- _TASK_
Copy the items word for word, from their start through the line containing "spotted active region: (423, 240)". Leave out the pictures.

(Dataset items)
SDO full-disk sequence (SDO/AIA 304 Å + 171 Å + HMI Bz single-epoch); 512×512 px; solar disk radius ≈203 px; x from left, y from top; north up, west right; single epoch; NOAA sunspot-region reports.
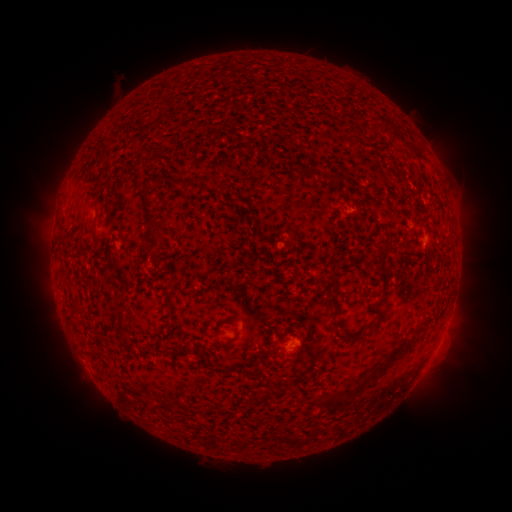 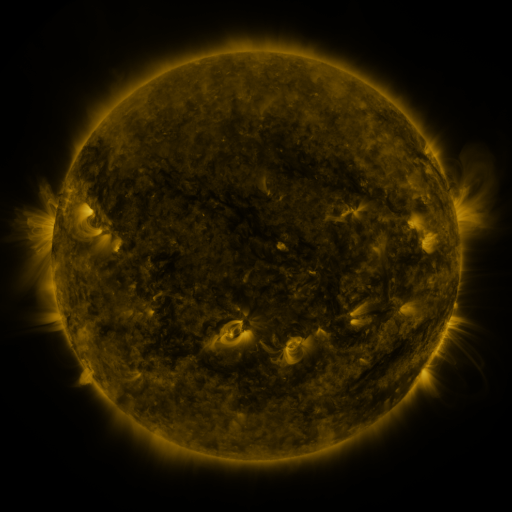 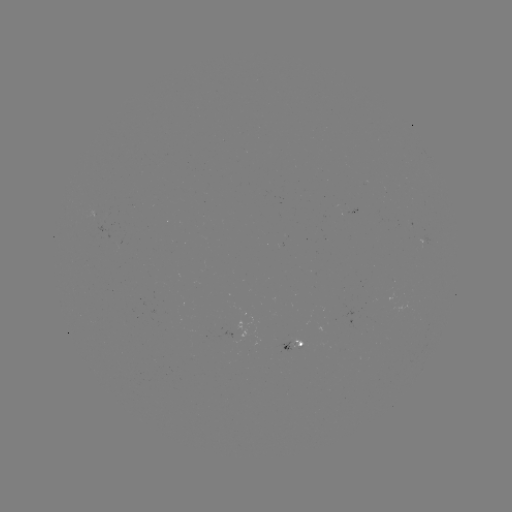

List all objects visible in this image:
spotted active region: (353, 210)
spotted active region: (423, 240)
spotted active region: (298, 347)
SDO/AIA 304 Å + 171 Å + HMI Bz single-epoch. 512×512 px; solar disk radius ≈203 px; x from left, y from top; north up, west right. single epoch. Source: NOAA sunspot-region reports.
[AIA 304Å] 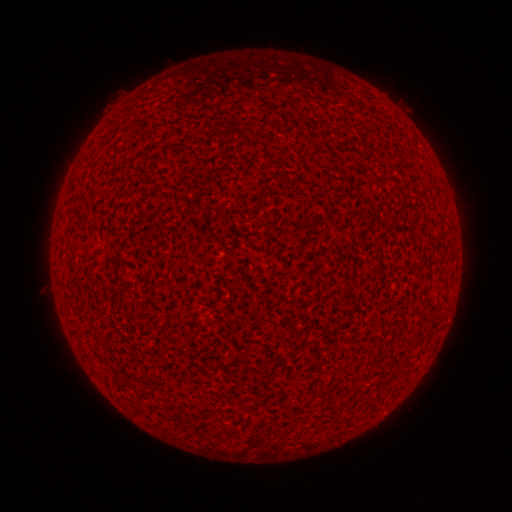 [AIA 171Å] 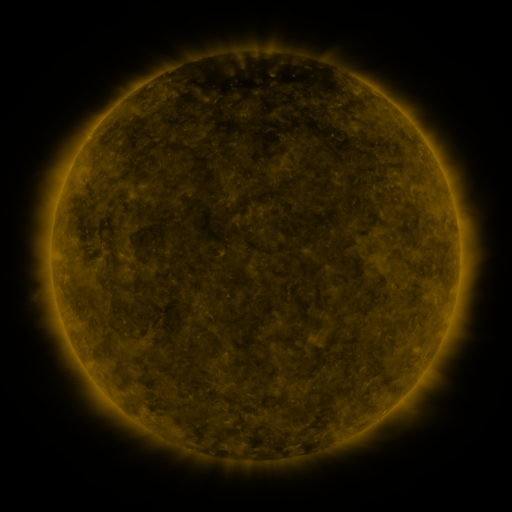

- _REPLY TO THE EXERCISE_
SDO full-disk sequence (SDO/AIA 304 Å + 171 Å + HMI Bz single-epoch); 512×512 px; solar disk radius ≈203 px; x from left, y from top; north up, west right; single epoch; NOAA sunspot-region reports.

List all objects visible in this image:
spotted active region: (353, 210)
spotted active region: (423, 240)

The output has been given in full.